DETAILED DESCRIPTION OF THE INVENTION In carrying out various aspects of the present invention, the technical literature and the following descriptions of various components can be used. References cited throughout this specification, including the last listing, are hereby incorporated by reference in their entirety.

  The provisional priority application 60 / 661,934 filed March 16, 2005 to Williams et al. Is hereby incorporated by reference in its entirety.

  Patent Provisional Application No. 60 / 612,640 ("HETEROATOMIC REGIOREGULAR POLY (S-SUBSTITUTEDTHIOPHENES) FOR ELECTROLUMINESCENT DEVICES") filed September 24, 2004 to Williams et al. And US Patent filed September 26, 2005 No. 11 / 234,374 is hereby incorporated by reference in its entirety, including the polymer description, drawings, and claims.

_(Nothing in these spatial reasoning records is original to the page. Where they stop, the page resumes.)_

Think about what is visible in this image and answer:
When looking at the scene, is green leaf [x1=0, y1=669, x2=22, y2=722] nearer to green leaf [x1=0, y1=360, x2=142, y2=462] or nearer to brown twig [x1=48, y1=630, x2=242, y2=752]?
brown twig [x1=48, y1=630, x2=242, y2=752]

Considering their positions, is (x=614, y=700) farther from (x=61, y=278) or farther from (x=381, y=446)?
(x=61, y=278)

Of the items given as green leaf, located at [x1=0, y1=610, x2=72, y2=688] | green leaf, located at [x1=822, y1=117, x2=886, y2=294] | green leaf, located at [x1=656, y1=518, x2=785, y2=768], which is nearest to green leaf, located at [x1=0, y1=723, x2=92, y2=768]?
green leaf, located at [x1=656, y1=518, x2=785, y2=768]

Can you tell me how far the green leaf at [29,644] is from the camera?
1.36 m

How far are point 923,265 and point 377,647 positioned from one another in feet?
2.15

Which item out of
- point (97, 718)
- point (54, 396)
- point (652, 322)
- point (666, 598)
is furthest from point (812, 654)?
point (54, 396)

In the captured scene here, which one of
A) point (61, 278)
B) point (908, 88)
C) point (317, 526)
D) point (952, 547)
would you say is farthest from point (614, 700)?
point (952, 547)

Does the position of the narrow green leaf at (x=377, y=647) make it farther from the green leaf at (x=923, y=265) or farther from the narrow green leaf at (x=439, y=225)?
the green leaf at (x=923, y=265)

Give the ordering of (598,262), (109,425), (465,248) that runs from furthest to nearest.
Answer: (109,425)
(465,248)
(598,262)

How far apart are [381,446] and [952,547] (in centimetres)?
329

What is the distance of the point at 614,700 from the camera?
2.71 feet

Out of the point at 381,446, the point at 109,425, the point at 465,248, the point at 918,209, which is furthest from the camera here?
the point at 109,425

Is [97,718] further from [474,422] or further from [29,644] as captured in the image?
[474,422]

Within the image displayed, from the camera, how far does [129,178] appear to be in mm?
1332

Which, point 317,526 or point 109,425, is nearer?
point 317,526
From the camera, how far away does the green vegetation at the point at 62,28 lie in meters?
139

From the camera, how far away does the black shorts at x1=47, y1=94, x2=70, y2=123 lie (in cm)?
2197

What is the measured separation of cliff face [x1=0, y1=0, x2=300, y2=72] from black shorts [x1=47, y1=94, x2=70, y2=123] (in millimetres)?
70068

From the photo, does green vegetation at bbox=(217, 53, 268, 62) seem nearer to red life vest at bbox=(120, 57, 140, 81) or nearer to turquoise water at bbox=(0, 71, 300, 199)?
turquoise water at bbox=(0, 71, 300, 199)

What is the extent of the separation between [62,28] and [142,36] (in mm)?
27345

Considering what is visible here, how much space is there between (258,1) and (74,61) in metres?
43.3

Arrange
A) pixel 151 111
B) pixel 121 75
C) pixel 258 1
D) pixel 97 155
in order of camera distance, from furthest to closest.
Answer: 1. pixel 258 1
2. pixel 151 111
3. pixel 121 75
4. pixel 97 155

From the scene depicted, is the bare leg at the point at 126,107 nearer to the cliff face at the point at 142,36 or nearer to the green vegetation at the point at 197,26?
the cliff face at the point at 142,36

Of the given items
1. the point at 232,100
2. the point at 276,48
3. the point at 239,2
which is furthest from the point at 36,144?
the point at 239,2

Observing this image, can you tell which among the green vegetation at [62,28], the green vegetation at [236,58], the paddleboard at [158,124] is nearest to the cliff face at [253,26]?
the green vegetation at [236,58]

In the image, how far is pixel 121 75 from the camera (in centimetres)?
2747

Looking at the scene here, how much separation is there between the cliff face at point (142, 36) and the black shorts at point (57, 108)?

  Patent Provisional Application No. 60 / 612,641 ("HETEROATOMIC REGIOREGULAR POLY (3-SUBSTITUTEDTHIOPHENES) FOR PHOTOVOLTAIC CELLS") filed September 24, 2004 to Williams et al. And US Patent filed September 26, 2005 No. 11 / 234,373 is hereby incorporated by reference in its entirety, including the polymer description, drawings, and claims.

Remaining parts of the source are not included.